LTC Owner is: jstultz.com LTC Originator is: ankigarg.com This bug is to track the progress/status of rtcheck functionality on RHEL5 RT. rt_check has been integrated into RedHat test environment and some failures have been seen. The JVM currently checks to make sure it can run in real-time mode each time it starts up by running the rtcheck utility. rtcheck returns 0 on success, 1 on failure. A user can run 'rtcheck -v' to get a verbose report of the tests it runs. There are some failures and we are working at resolving these. Tim Burke has informed of some failures on running rt_check. so, if this bug gets mirrored, we could easily collaborate the efforts. The discussion on this happening on rhel-rt-external list.

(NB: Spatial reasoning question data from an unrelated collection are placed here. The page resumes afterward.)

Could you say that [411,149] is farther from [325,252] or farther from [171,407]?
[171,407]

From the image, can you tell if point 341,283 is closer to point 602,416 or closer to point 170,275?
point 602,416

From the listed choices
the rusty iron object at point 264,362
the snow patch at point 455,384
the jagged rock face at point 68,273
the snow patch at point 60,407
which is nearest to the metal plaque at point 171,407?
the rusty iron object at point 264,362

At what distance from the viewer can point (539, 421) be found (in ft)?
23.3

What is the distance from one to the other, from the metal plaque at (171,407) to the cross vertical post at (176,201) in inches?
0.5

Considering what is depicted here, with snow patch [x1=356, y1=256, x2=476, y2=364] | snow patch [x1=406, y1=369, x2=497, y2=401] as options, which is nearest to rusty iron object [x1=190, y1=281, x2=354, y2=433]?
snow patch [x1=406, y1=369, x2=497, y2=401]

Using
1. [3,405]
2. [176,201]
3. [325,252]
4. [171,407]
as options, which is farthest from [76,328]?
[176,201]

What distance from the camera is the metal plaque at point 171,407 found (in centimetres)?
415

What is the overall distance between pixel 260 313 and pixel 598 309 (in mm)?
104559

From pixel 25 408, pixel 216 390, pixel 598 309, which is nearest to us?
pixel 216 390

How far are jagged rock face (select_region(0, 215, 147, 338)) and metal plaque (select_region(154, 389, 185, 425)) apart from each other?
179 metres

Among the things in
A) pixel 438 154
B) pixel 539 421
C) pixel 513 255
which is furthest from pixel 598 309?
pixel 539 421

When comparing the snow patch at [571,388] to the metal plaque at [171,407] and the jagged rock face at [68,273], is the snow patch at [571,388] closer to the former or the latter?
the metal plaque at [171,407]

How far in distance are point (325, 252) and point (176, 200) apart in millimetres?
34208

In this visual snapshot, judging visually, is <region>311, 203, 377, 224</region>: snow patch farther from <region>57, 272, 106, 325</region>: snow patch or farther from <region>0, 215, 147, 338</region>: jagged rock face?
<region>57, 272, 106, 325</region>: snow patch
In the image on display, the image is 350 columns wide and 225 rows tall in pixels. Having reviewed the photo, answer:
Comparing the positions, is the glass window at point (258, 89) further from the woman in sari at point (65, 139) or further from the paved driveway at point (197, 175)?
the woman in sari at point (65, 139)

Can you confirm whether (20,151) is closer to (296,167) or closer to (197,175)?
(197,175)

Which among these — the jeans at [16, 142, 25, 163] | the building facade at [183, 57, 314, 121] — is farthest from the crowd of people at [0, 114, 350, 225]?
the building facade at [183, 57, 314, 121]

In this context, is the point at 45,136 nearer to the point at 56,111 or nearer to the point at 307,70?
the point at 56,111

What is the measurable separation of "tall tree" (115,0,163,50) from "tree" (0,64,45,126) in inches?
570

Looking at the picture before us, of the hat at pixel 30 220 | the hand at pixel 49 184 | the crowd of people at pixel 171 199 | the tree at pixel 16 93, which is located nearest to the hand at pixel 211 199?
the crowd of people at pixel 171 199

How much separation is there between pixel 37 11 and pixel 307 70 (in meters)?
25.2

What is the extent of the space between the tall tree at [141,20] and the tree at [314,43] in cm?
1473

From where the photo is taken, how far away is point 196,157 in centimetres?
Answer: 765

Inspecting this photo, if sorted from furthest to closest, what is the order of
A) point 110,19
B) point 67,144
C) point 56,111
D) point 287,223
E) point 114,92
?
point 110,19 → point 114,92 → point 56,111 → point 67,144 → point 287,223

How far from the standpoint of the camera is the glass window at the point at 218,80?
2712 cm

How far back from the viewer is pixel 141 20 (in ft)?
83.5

Created attachment 152932 [details] rtcheck.c testcase
*** Bug 236425 has been marked as a duplicate of this bug. ***
----- Additional Comments From jstultz.com (prefers email at johnstul.com) 2007-04-20 16:33 EDT ------- Darren requested a summary of what rtcheck.c actually checks, so here it is: 1) User ability (via pam config) to run sched_setscheduler w/ SCHED_RR (implicitly also SCHED_FIFO) 2) User ability to mlock ~32k of memory. 3) RLIMIT_MEMLOCK == RLIM_INFINITY 4) The pthread_mutex_init, pthread_mutexattr_getprotocol, and pthread_mutexattr_setprotocol symbols exist, implying robust mutex support. 5) clock_getres returns finer the 200us resolution. Currently rtcheck also looks for a specific kernel version, but provided the above, the kernel version check is not necessary.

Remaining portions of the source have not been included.